** begin Text segment **

The level of benefit sanctions has been increasing for several years, aiming to deliver savings and economic benefits by motivating individuals to return to work more quickly. However, loss of income may cause unintended consequences such as poor diet, combined with stress, causing poor health; or increased risks of criminal activity. This project looks at whether sanctions place added strain on domestic relationships with negative impacts for child welfare or well-being. In particular, it looks at whether sanctions on parents lead to a deterioration in children’s attendance at school, their behaviour while they are there, and their attainment in exams. These could have negative effects for the children in the longer term, as well as increased costs for the state. Understanding these effects is important in making a rounded judgement on the value of the policy.

 


Benefit

This study will explore hidden social and fiscal costs of benefit sanctions, giving government, third sector campaigning organisations, and wider society a more rounded view of benefit sanctions. The focus is on potential negative effects on children’s education, but these are indicative of underlying problems in family relationships and family functioning which have wider implications for child welfare and well-being. This work is expected to be of great interest to those involved in debates about welfare reform in general and sanctions in particular.

 


Government departments

Data from the Department for Work and Pensions and Scottish Government and local authorities

 


More about the project

In recent years, successive Governments have increased the number of conditions which claimants must meet in order to receive the unemployment benefit Jobseeker’s Allowance (JSA). If people fail to comply with these conditions, they can be sanctioned, i.e. their benefits are stopped for a period of time. The rate of sanctions has doubled over the last five years. In the year to September 2014, almost one fifth of people claiming JSA – 570,000 individuals across the UK – were sanctioned (DWP statistics).

** end Text segment **
** begin Collected material **

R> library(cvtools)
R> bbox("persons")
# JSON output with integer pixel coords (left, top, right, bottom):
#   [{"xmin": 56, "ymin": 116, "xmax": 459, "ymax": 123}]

** end Collected material **

Exercise set —
A - Reproduce the passage of the benefit sanctions text starting at "Data from the Department" and ending at "sanctioned (DWP statistics).", switching "claimants" to "applicants".
B - According to the benefit sanctions text, how many people across the UK were sanctioned in the year to September 2014?

Exercise results —
A -
Data from the Department for Work and Pensions and Scottish Government and local authorities

 


More about the project

In recent years, successive Governments have increased the number of conditions which applicants must meet in order to receive the unemployment benefit Jobseeker’s Allowance (JSA). If people fail to comply with these conditions, they can be sanctioned, i.e. their benefits are stopped for a period of time. The rate of sanctions has doubled over the last five years. In the year to September 2014, almost one fifth of people claiming JSA – 570,000 individuals across the UK – were sanctioned (DWP statistics).

B - 570,000 individuals, almost one fifth of people claiming JSA.